Document excerpt:
Today I have signed into law H.R. 5373, the "Energy and Water Development Appropriations Act, 1993." The Act provides funding for the Department of Energy. The Act also provides funds for the water resources development activities of the Corps of Engineers and the Department of the Interior's Bureau of Reclamation, as well as funds for various related independent agencies such as the Appalachian Regional Commission, the Nuclear Regulatory Commission, and the Tennessee Valley Authority.
I am pleased that the Congress has provided funding for the Superconducting super collider (SSC). This action will help us to maintain U.S. leadership in the field of high-energy physics. SSC-related research has spawned, and will continue to spawn, advances in many fields of technology, including accelerators, cryogenics, superconductivity, and computing. The program serves as a national resource for inspiring students to pursue careers in math and science. SSC-related work will support 7,000 first tier jobs in the United States. In addition, 23,000 contracts have been awarded to businesses and universities around the country.
I must, however, note a number of objectionable provisions in the Act. Specifically, Section 507 of H.R. 5373, which concerns nuclear testing, is highly objectionable. It may prevent the United States from conducting underground nuclear tests that are necessary to maintain a safe and reliable nuclear deterrent. This provision unwisely restricts the number and purpose of U.S. nuclear tests and will make future U.S. nuclear testing dependent on actions by another country, rather than on our own national security requirements. Despite the dramatic reductions in nuclear arsenals, the United States continues to rely on nuclear deterrence as an essential element of our national security. We must ensure that our forces are as safe and reliable as possible. To do so, we must continue to conduct a minimal number of underground nuclear tests, regardless of the actions of other countries. Therefore, I will work for new legislation to permit the conduct of a modest number of necessary underground nuclear tests.

Work instructions:
Copy the signing statement from "I am pleased" through "around the country.", swapping "high-energy physics" for "particle physics".

Provided material:
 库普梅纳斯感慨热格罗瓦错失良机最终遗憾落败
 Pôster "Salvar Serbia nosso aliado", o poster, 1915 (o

...

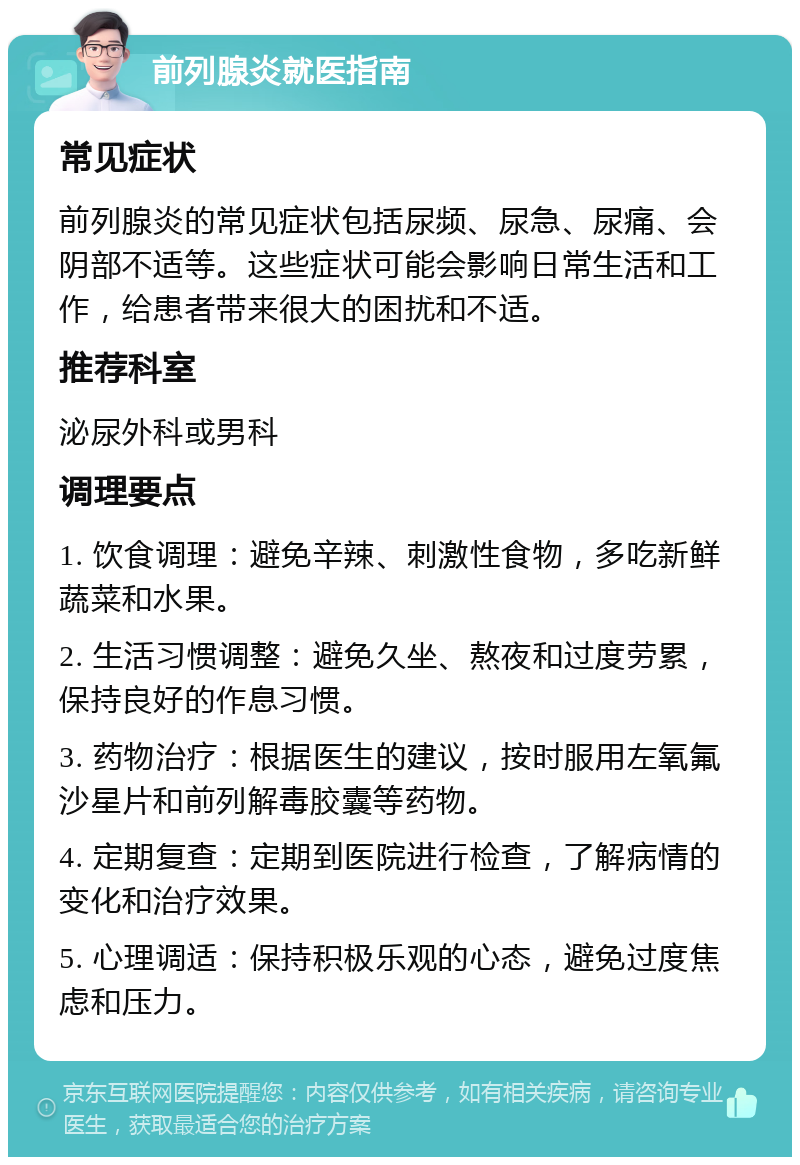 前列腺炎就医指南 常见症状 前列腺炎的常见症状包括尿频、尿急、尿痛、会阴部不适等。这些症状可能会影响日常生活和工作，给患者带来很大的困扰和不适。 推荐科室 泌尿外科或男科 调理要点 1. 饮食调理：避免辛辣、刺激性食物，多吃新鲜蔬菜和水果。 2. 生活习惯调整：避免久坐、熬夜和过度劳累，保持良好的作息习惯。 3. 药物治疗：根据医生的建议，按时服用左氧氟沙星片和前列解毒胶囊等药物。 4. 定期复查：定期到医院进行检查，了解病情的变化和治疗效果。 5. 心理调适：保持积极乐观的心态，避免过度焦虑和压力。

Answer space:
I am pleased that the Congress has provided funding for the Superconducting super collider (SSC). This action will help us to maintain U.S. leadership in the field of particle physics. SSC-related research has spawned, and will continue to spawn, advances in many fields of technology, including accelerators, cryogenics, superconductivity, and computing. The program serves as a national resource for inspiring students to pursue careers in math and science. SSC-related work will support 7,000 first tier jobs in the United States. In addition, 23,000 contracts have been awarded to businesses and universities around the country.